▶ REQUIREMENTS:
A - List every function named in the stack trace of the bug report below, in the order the frames appear.
B - Please write out the part of the bug report starting at "At this time" and ending at "as a template.".

▶ SELECTED PASSAGE:
--------------------------------------------------

###@###.### 2004-06-10
Bigapps crashes on amd64 RHEL A3.0 SP2 with 64 bits jvm.
Test machine: jtg-amd5.sfbay
It's a colfax tower ( which is supposely to be a stable system ), 2 cpus* 1992 MHZ, 2GB memory.
The OS is RHEL AS3.0 SP2.
With build b54, tomcat crashed after 62 hours.
vtest crashed from 6 minutes to a couple of hours.
vmark crashed after 4 hours.
With b55, vtest crashed after 8 hours.
All the crashes were observed when CMS collector was used. The stack trace
shows that there is no preceding gc messags so the failures are not likely
specific to CMS.
All crashes segv at pc=0x0000000000000000, and only primodial thread is left,
which does not leave much to look at. I added the trace here anyway.
#0 0x0000002a9592cbc2 in __nanosleep_nocancel () from /lib64/tls/libc.so.6
#1 0x0000002a9592ca5d in sleep () from /lib64/tls/libc.so.6
#2 0x0000002a95fc094e in os::message_box ()
from /usr/j2se/jre/lib/amd64/server/libjvm.so
#3 0x0000002a9609c956 in VMError::show_message_box ()
from /usr/j2se/jre/lib/amd64/server/libjvm.so
#4 0x0000002a9609c626 in VMError::report_and_die ()
from /usr/j2se/jre/lib/amd64/server/libjvm.so
#5 0x0000002a95fc1aac in JVM_handle_linux_signal ()
from /usr/j2se/jre/lib/amd64/server/libjvm.so
#6 0x0000002a95fbf9fe in signalHandler ()
from /usr/j2se/jre/lib/amd64/server/libjvm.so
#7 <signal handler called>
#8 0x0000000000000000 in ?? ()
I am running vmark using parallel collector on jtg-amd5.sfbay right now.
I may reinstall RHEL AS3.0 and rerun the test to compare if bigapps behave
differently on RHEL AS3.0 and RHEL AS3.0 SP2 on amd64.
At this time it's not clear if the crashes are due to faults in linux kernel
or it's a real bug in jvm. I am using "hotspot/runtime_systems" as a template.
I temporarily set the priority to P1, feel free to downgrade the bug if
you believe the bug is more like a linux-isa issue.
Only one amd64 RHEL AS3.0 SP2 is available for now. It may take a while for me to do more experiments.
Experiments to do:
-- how does 32 bits jvm behave on the same system ? ( I recently installed SP2 on jtg-amd5.sfbay, before the upgrade, 32bits jvm was stable on the system.
I have not got a chance to run 32 bits jvm on the system after the upgrade. )
-- reinstall RHEL AS 3.0 without SP2, and rerun 64 bits jvm.
###@###.### 2004-06-14
Update:
-- the crash is reproducible using Parallel collector. Confirmed that the failure is not specific to CMS collector.
-- It took longer to reproduce the failure with b55 64 bits vm. I tried b51, b54 and b55. With b51 and b54, the crash was easily reproduced within a couple of
hours. With b55, the crash was reproducible within 2 days.
-- The crash showed up in tomat, volanomark and volanotest runs. It's easier to
reproduce the problem using volanotest.

--------------------------------------------------

▶ RECORDS PROVIDED:
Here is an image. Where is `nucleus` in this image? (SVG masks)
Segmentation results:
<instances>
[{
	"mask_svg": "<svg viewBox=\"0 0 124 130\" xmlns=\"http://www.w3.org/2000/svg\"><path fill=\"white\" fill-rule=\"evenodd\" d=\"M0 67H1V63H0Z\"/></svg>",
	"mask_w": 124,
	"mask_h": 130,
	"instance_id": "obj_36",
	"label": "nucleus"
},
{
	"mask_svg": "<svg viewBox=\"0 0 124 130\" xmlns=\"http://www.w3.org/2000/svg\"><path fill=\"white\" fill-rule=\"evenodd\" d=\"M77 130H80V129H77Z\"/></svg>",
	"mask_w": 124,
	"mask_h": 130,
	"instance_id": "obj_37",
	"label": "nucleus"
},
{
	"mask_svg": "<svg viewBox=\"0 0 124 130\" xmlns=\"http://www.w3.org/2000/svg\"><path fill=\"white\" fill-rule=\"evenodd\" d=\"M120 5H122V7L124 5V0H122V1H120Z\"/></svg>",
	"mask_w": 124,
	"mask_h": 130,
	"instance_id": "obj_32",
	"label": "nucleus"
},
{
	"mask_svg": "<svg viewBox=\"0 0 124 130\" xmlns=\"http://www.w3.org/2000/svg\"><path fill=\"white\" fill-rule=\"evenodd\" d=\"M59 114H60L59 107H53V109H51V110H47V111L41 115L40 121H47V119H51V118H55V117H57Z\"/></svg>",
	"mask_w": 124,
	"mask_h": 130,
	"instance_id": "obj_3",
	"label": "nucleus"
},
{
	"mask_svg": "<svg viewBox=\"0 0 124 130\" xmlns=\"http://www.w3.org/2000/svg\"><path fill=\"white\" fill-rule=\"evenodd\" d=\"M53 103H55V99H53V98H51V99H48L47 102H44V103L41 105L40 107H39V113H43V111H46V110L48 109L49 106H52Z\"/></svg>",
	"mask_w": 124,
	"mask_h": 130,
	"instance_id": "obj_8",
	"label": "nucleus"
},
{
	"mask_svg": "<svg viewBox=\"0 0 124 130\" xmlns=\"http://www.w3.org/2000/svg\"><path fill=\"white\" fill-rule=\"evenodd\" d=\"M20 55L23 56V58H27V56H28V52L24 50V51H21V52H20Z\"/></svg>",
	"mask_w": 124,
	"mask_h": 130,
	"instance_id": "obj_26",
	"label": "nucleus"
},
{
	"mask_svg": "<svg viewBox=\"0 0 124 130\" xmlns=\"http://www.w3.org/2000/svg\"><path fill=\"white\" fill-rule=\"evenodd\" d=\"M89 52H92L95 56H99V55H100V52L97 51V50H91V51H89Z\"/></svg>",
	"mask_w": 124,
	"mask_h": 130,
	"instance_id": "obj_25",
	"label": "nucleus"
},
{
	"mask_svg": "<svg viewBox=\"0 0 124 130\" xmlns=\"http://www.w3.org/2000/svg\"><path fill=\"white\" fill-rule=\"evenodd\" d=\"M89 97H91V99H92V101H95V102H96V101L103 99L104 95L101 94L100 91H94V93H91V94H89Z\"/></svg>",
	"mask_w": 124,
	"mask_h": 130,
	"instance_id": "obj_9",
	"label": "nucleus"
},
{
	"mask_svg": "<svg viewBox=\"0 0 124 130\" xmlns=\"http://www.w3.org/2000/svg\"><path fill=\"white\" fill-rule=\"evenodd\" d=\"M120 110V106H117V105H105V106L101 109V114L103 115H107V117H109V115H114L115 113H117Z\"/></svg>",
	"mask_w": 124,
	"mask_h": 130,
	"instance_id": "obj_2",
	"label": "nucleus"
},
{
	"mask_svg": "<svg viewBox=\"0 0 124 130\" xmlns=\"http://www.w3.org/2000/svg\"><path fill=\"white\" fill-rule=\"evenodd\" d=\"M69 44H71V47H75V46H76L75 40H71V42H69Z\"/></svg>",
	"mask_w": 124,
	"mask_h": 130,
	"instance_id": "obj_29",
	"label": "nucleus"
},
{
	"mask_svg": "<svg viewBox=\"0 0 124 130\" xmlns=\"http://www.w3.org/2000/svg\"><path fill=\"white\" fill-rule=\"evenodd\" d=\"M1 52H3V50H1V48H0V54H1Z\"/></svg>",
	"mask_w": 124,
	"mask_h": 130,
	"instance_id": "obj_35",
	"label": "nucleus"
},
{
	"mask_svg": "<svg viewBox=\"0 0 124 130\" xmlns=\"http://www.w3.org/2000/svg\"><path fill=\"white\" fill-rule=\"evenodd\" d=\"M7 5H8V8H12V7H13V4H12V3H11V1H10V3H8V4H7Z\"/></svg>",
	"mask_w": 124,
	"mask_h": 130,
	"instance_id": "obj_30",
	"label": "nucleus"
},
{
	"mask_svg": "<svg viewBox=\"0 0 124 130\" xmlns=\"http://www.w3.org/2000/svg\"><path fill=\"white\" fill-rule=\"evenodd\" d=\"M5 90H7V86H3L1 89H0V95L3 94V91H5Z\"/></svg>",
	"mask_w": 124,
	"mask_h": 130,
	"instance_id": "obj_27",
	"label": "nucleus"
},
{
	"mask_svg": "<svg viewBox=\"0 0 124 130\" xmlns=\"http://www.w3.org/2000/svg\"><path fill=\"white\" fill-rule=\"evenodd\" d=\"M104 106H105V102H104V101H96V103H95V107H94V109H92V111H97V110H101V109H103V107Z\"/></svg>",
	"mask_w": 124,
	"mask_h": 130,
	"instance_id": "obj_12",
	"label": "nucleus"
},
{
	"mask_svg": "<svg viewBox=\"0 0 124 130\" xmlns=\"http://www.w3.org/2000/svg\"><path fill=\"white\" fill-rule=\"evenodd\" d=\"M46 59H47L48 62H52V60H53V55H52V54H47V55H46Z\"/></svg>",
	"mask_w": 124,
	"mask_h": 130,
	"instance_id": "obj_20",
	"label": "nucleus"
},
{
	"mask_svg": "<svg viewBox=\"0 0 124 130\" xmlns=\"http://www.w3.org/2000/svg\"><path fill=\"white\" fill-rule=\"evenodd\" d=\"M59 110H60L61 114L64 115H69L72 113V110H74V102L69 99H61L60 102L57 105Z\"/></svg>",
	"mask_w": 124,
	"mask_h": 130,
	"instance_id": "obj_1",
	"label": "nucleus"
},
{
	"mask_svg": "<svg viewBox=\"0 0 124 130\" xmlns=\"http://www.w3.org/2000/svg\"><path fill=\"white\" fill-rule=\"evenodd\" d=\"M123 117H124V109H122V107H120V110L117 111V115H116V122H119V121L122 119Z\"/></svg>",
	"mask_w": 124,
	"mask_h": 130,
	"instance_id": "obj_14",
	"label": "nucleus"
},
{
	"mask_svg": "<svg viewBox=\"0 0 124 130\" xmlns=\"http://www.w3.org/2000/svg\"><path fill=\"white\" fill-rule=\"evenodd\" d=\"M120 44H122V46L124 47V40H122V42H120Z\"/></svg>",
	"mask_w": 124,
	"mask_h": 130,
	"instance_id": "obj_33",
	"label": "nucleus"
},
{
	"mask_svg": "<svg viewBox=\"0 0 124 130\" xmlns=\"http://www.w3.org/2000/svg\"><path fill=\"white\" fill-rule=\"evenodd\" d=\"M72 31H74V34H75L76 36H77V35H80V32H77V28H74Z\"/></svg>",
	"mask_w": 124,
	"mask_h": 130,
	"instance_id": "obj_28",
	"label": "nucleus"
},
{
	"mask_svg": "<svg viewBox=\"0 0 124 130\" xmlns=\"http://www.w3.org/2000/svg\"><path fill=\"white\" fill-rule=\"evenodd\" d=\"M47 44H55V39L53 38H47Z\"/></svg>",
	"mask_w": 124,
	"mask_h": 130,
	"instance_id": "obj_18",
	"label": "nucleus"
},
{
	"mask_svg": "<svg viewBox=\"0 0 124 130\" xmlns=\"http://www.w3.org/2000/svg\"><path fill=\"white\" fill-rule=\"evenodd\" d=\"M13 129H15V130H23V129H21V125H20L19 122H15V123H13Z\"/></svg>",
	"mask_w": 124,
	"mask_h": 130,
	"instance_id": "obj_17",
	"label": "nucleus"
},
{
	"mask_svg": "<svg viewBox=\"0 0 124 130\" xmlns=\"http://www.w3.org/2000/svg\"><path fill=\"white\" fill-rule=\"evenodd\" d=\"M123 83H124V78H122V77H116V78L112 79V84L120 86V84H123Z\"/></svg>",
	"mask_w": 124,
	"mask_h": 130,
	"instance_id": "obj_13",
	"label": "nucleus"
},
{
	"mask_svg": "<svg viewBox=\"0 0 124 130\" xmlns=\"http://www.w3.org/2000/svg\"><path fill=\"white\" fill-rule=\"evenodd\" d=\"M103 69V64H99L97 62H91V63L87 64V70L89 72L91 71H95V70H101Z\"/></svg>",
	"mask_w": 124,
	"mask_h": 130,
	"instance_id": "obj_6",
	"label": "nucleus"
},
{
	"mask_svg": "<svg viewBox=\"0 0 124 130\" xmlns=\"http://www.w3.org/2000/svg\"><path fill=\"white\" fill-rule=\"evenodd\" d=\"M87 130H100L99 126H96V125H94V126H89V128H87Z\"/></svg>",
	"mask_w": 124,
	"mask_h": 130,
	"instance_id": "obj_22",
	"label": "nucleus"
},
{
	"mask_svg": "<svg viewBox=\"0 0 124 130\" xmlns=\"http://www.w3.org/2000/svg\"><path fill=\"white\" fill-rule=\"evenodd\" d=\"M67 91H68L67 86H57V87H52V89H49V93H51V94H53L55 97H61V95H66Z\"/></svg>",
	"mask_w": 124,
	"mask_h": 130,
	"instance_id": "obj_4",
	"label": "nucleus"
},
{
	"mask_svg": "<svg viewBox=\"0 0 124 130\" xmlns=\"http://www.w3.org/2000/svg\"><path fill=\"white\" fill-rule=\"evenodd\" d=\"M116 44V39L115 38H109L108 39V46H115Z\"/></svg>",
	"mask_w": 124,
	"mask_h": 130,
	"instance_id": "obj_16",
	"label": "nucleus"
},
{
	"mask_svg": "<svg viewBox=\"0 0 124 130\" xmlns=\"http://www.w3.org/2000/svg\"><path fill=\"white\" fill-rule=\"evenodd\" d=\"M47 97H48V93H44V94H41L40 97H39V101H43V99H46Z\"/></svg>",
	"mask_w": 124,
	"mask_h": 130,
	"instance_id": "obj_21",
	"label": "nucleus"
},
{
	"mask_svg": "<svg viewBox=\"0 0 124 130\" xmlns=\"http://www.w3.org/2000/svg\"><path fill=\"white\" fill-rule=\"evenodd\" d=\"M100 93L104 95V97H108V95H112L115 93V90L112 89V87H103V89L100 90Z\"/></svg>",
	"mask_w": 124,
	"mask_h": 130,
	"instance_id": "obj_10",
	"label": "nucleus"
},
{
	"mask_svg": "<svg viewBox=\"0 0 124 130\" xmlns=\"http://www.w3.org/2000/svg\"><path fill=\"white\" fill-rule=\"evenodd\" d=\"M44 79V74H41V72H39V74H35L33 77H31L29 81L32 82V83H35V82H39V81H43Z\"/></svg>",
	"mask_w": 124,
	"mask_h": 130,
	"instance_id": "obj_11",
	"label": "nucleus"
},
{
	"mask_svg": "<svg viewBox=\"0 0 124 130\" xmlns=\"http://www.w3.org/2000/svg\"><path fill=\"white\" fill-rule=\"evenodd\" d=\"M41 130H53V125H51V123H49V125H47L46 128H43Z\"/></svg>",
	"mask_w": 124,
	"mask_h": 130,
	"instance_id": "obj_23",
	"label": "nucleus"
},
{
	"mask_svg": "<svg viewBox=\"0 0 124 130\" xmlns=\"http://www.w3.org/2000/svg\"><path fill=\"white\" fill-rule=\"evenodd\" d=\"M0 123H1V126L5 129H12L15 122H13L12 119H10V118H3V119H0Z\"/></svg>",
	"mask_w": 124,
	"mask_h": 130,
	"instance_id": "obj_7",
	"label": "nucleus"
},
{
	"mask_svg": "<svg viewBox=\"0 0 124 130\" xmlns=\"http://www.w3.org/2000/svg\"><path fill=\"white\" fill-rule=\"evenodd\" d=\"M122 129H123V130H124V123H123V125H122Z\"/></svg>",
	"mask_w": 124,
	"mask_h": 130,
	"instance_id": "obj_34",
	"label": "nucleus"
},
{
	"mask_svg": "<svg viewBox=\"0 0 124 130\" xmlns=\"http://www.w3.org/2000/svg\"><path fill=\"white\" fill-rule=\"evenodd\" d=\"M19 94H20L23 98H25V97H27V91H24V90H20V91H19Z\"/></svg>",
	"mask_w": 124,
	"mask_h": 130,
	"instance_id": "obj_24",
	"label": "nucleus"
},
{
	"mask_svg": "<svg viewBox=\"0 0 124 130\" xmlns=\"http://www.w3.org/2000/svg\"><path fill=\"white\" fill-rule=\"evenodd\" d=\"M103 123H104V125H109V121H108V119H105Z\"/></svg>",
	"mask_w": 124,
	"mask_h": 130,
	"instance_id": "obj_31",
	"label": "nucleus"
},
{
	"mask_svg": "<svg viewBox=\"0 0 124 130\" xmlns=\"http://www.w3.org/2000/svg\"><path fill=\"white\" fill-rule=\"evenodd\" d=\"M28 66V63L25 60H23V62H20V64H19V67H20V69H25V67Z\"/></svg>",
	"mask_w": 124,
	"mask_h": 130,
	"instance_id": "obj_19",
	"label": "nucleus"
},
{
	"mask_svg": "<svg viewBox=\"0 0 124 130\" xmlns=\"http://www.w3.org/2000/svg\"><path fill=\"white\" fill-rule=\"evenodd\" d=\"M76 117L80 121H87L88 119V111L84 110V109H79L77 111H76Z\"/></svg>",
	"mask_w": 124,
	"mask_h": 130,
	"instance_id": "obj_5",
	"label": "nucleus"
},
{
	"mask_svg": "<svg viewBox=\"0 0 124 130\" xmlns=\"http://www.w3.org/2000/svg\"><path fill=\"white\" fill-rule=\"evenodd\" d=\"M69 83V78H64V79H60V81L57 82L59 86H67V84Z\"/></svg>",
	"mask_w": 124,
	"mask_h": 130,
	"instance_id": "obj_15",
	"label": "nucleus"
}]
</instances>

--------------------------------------------------

▶ RESULTS OF THE TASKS:
A -
__nanosleep_nocancel
sleep
os::message_box
VMError::show_message_box
VMError::report_and_die
JVM_handle_linux_signal
signalHandler

B -
At this time it's not clear if the crashes are due to faults in linux kernel
or it's a real bug in jvm. I am using "hotspot/runtime_systems" as a template.